Hier nochmal die Vorteile von LCN
1. keine Extra Datenleitung einfach ein Draht mehr in der NYM
2.Vieles Dezentral lösbar
3. Sehr leicht Erweiterbar weil siehe 1 und 2
schau Dir doch mal dieses System in ruhe an und besorg Dir mal Preise über den Grosshändler.
HDD


----------



## Oberchefe (20 Dezember 2005)

@HDD:
und schon wieder sind wir bei zentral weil billiger:


----------



## Oberchefe (20 Dezember 2005)

Und was meiner Meinung nach auch noch gegen LCN spricht:
die Abhängigkeit von einem Anbieter.

Wenn Wago pleite gehen sollte kann ich immer noch zu Beckhoff gehen. Sollten die auch nicht mehr können oder wollen, dann ersetze ich die SPS durch die eines anderen Anbieters, und zwar zentral im einreihigen Verteilerkasten (~30€) anstatt alle Dosen aufmachen zu müssen.

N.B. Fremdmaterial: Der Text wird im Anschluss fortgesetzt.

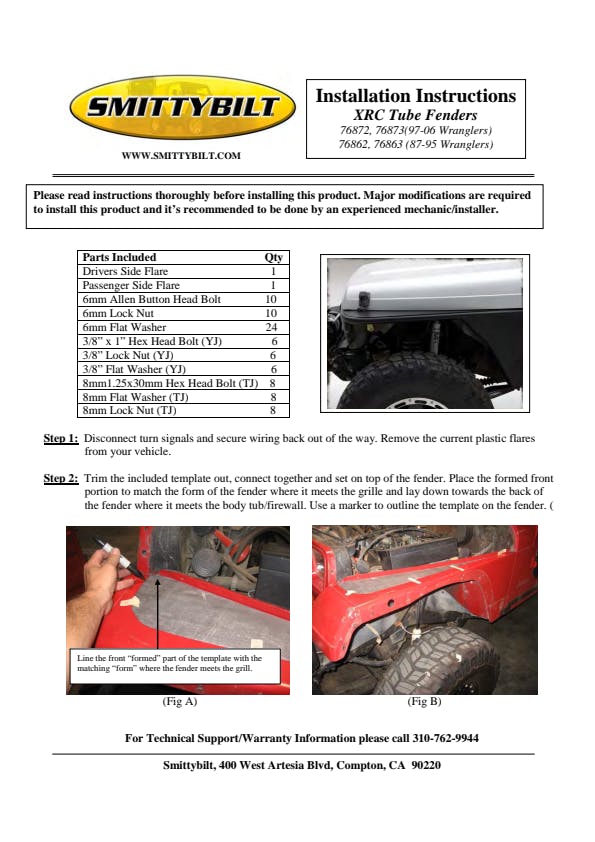 SMITTYBILT

WWW.SMITTYBILT.COM

Installation Instructions
XRC Tube Fenders
76872, 76873(97-06 Wranglers)
76862, 76863 (87-95 Wranglers)

Please read instructions thoroughly before installing this product. Major modifications are required to install this product and it's recommended to be done by an experienced mechanic/installer.

| Parts Included | Qty |
|---|---|
| Drivers Side Flare | 1 |
| Passenger Side Flare | 1 |
| 6mm Allen Button Head Bolt | 10 |
| 6mm Lock Nut | 10 |
| 6mm Flat Washer | 24 |
| 3/8" x 1" Hex Head Bolt (YJ) | 6 |
| 3/8" Lock Nut (YJ) | 6 |
| 3/8" Flat Washer (YJ) | 6 |
| 8mm1.25x30mm Hex Head Bolt (TJ) | 8 |
| 8mm Flat Washer (TJ) | 8 |
| 8mm Lock Nut (TJ) | 8 |

Step 1: Disconnect turn signals and secure wiring back out of the way. Remove the current plastic flares from your vehicle.

Step 2: Trim the included template out, connect together and set on top of the fender. Place the formed front portion to match the form of the fender where it meets the grille and lay down towards the back of the fender where it meets the body tub/firewall. Use a marker to outline the template on the fender. (

Line the front "formed" part of the template with the matching "form" where the fender meets the grill.

(Fig A)

(Fig B)

For Technical Support/Warranty Information please call 310-762-9944

Smittybilt, 400 West Artesia Blvd, Compton, CA 90220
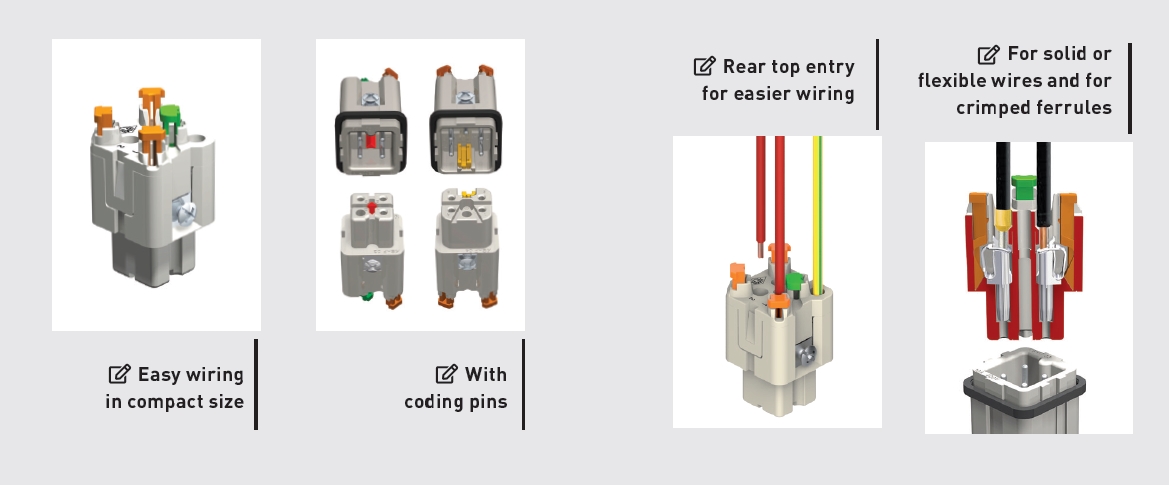 Easy wiring in compact size

With coding pins

Rear top entry for easier wiring

For solid or flexible wires and for crimped ferrules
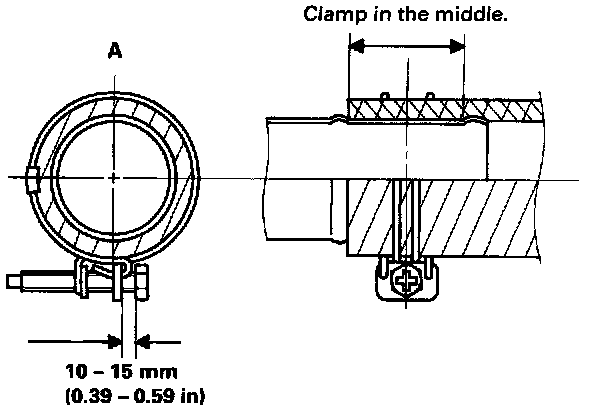 Clamp in the middle.

A

10 – 15 mm
(0.39 – 0.59 in)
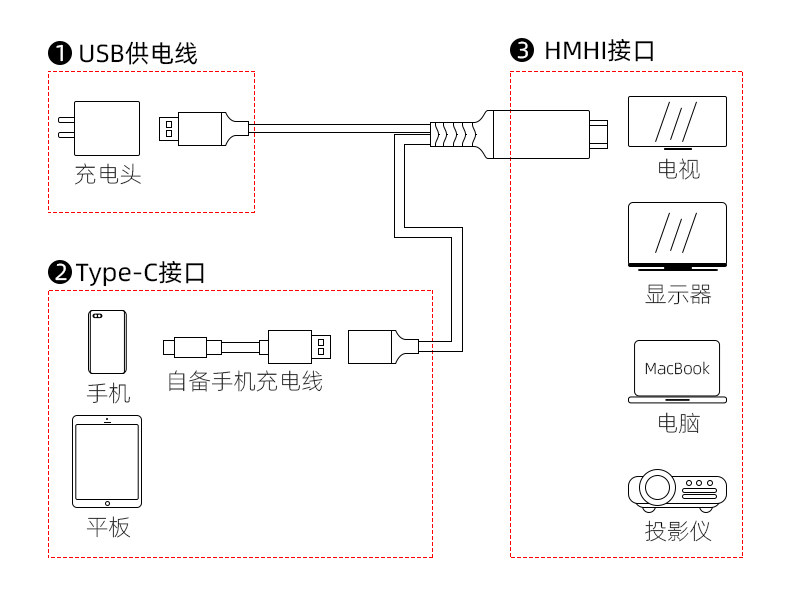 ❶ USB供电线

充电头

❷ Type-C接口

手机

自备手机充电线

平板

❸ HMHI接口

电视

显示器

MacBook

电脑

投影仪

Abgesehen vom Preis (190 Euronen für ein LCN-UPP, ok ist in der Apotheke http://www.eas-y.de , aber wenn es auch nur die Hälfte wäre, da kommt eine in hohen Stückzahlen produzierte Standard-SPS allemal billiger pro Ein/Ausgang).


----------



## HDD (21 Dezember 2005)

Hallo Oberchefe,
ich habe ja auch geschrieben vieles und nicht alles ist dezentral machbar.
Und überlegmal welche Leitungen Du alle in Unterverteiler legen mußt um hier wirklich später alle Steckdosen und Lampen einzeln ansprechen zukönnen ich habe schon einige solcher Verteiler gesehen die sind größer
als in einem Hochhaus (Scherz) .Und zu der Tatsache mit der Datenleitung im NYM es werden schon einige Steuerleitungen bei Dir sein die Du legen mußt (Schlitze werden etwas größer) und was dann am Ende Billiger ist wird sich sehr schnell rausstellen . Das öffnen der Dosen sollte kein Problem sein da hier Geräte vormontiert sind.Aber ich wollte dich auch nicht überreden dieses System einzusetzten es sollte nur eine Anregung sein.
Kann sein das diese Firma mal pleite geht kann sein daß du dein Haus mal verkaufen willst und der Käufer sagt welches System haben sie den eingebaut was sagst du dann Sie brauchen einen Sps Prgrammierer um Lampe X von schalter Y einschalten zulassen? Dieses System wird schon von vielen E-Installateuren eingesetzt  die ich kenne.
HDD


----------



## funkturm23 (11 Januar 2006)

hallo an allen

habe 1995 mein neugebautes haus mit einer a250 sps versehen und steuere damit solar heizung licht und lüftung.
mann braucht schon einen schlaltschank im keller mit relais und schützen.
kann aber nur postive erfahrung weiter geben.
programmierung und änderungen kann ich mit den pc selbst vornehmen.


----------



## tomrey (4 Januar 2012)

@oberchefe:
"Ich für meinen Teil werde nächstes Jahr mein Haus mit Wago 750-841  ausstatten. Jedes Stockwerk ein eigener Controller, von da zu den  einzelnen Zimmern mit Klingeldraht, geschaltet wird die Leistung vor Ort  mit Relais."

das war wohl 2005..?
wurde das so realisiert?
gibt es einen erfahrungsbericht?
gruß


----------